> MATERIAL PROVIDED
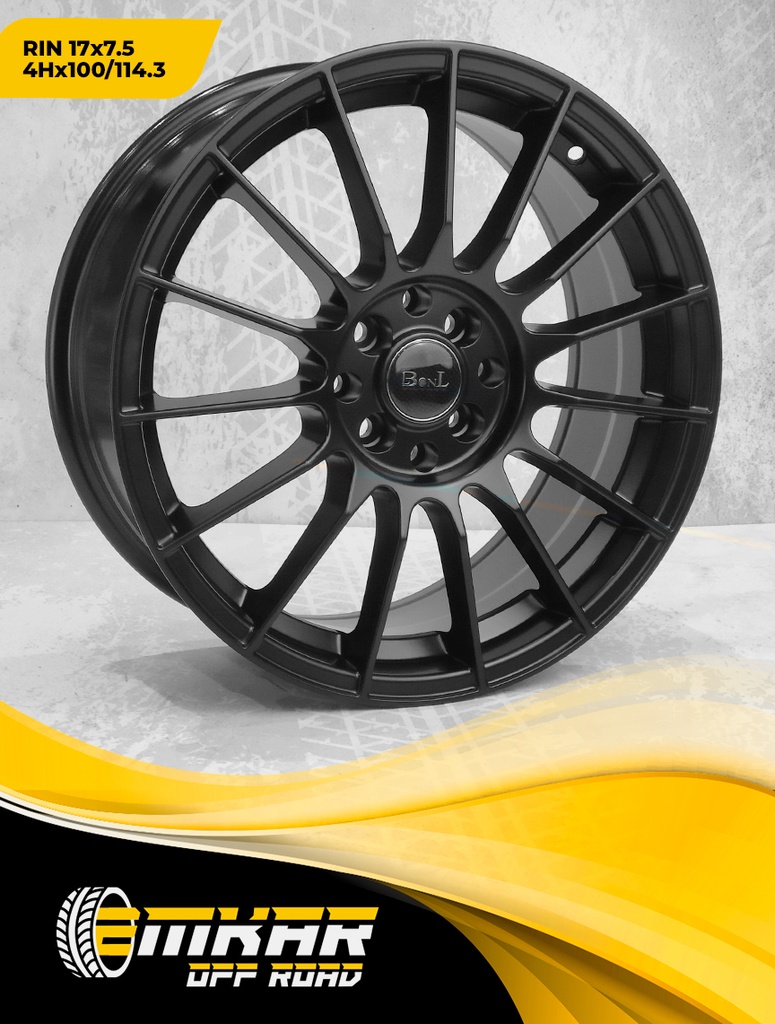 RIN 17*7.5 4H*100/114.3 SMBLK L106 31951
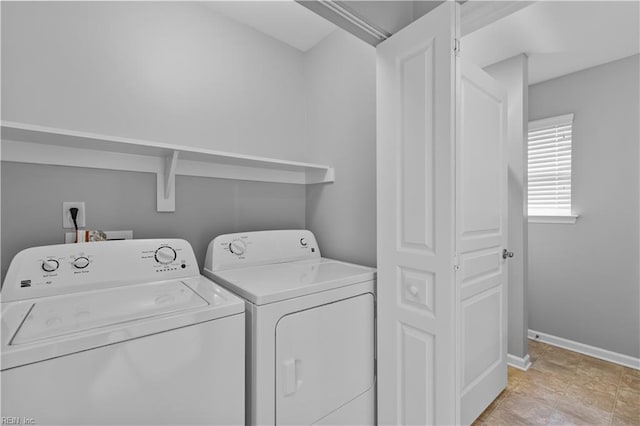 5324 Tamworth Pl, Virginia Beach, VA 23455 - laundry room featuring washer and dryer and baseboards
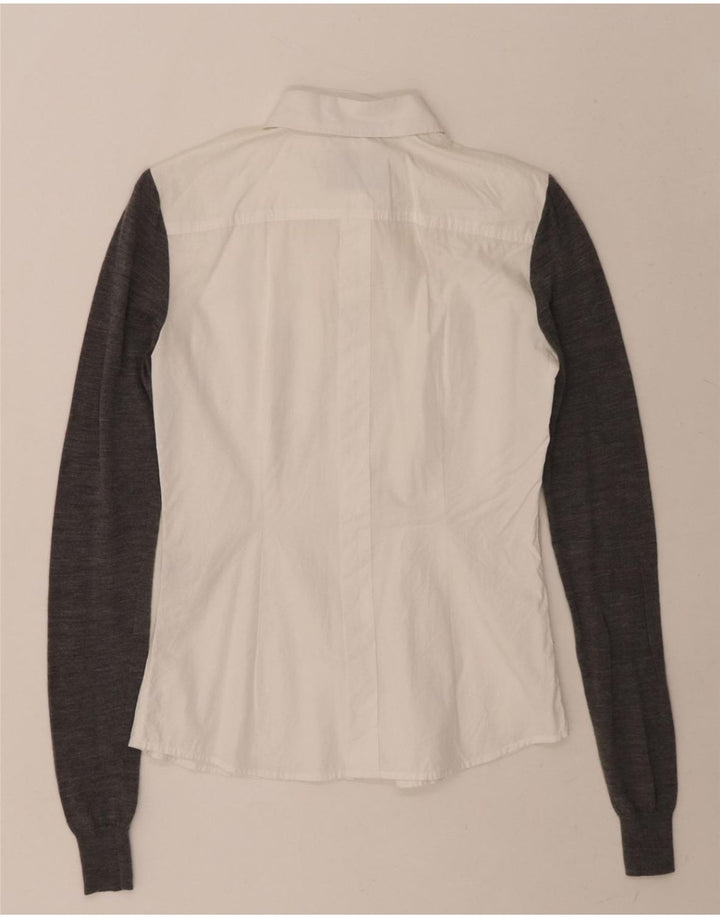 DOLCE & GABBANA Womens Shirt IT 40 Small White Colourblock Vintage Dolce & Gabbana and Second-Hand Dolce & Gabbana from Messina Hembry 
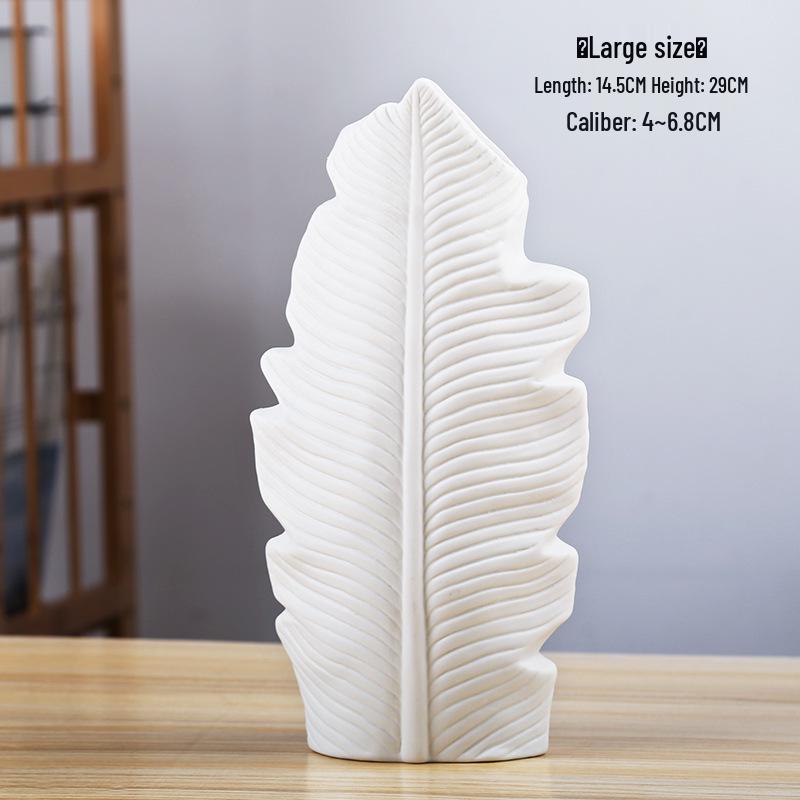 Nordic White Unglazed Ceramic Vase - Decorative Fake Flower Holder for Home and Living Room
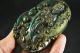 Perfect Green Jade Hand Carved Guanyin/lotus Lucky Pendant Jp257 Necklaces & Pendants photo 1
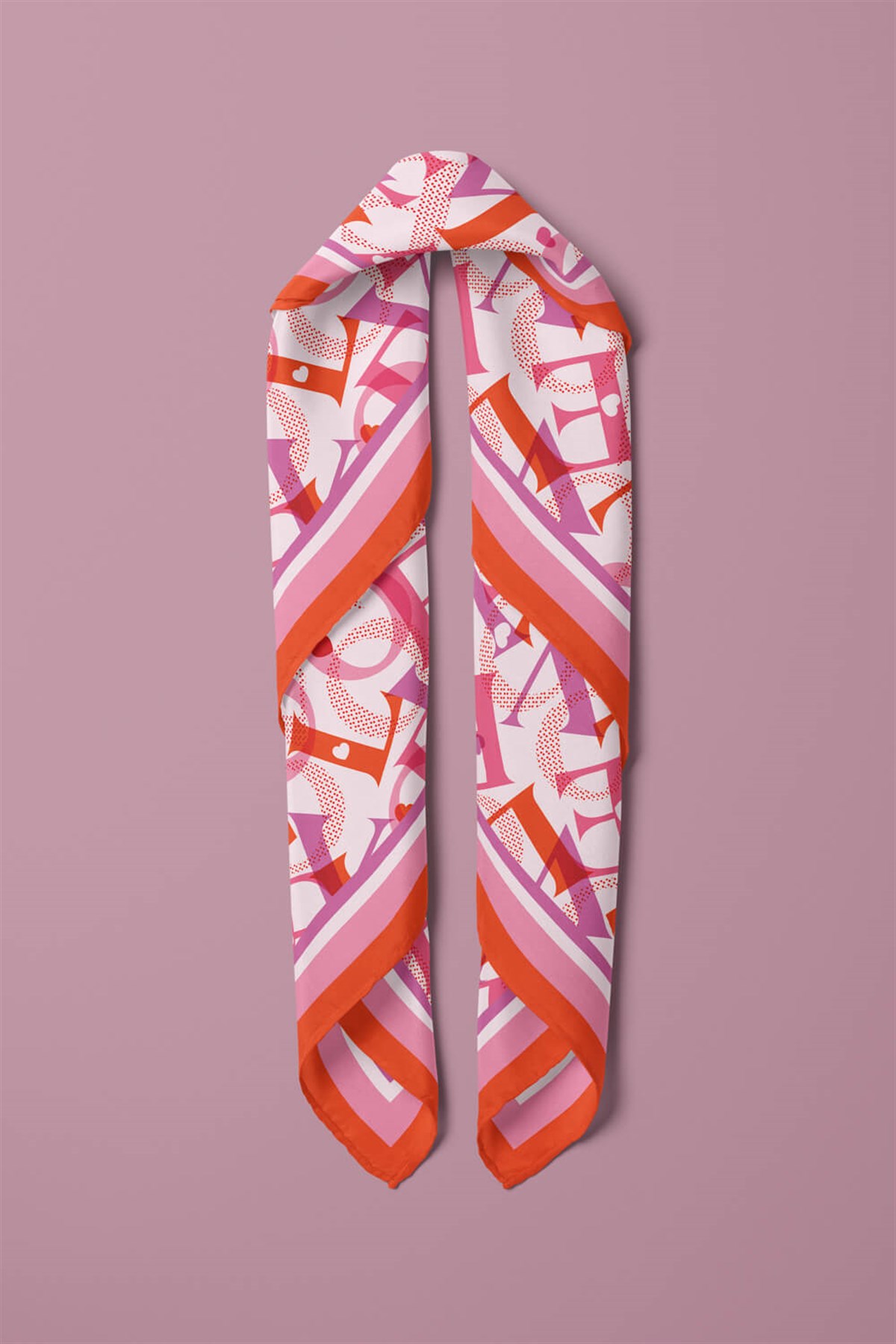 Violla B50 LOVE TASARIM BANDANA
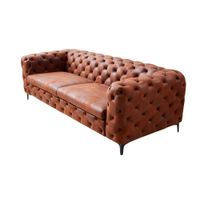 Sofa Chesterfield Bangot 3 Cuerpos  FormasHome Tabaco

> TRY IT
Pull the text of all seven entries above into your reply, one line per entry, with every character kept as it stands, and leave out the pictures.

> SOLVED PROBLEM
 RIN 17*7.5 4H*100/114.3 SMBLK L106 31951
 5324 Tamworth Pl, Virginia Beach, VA 23455 - laundry room featuring washer and dryer and baseboards
 DOLCE & GABBANA Womens Shirt IT 40 Small White Colourblock Vintage Dolce & Gabbana and Second-Hand Dolce & Gabbana from Messina Hembry 
 Nordic White Unglazed Ceramic Vase - Decorative Fake Flower Holder for Home and Living Room
 Perfect Green Jade Hand Carved Guanyin/lotus Lucky Pendant Jp257 Necklaces & Pendants photo 1
 Violla B50 LOVE TASARIM BANDANA
 Sofa Chesterfield Bangot 3 Cuerpos  FormasHome Tabaco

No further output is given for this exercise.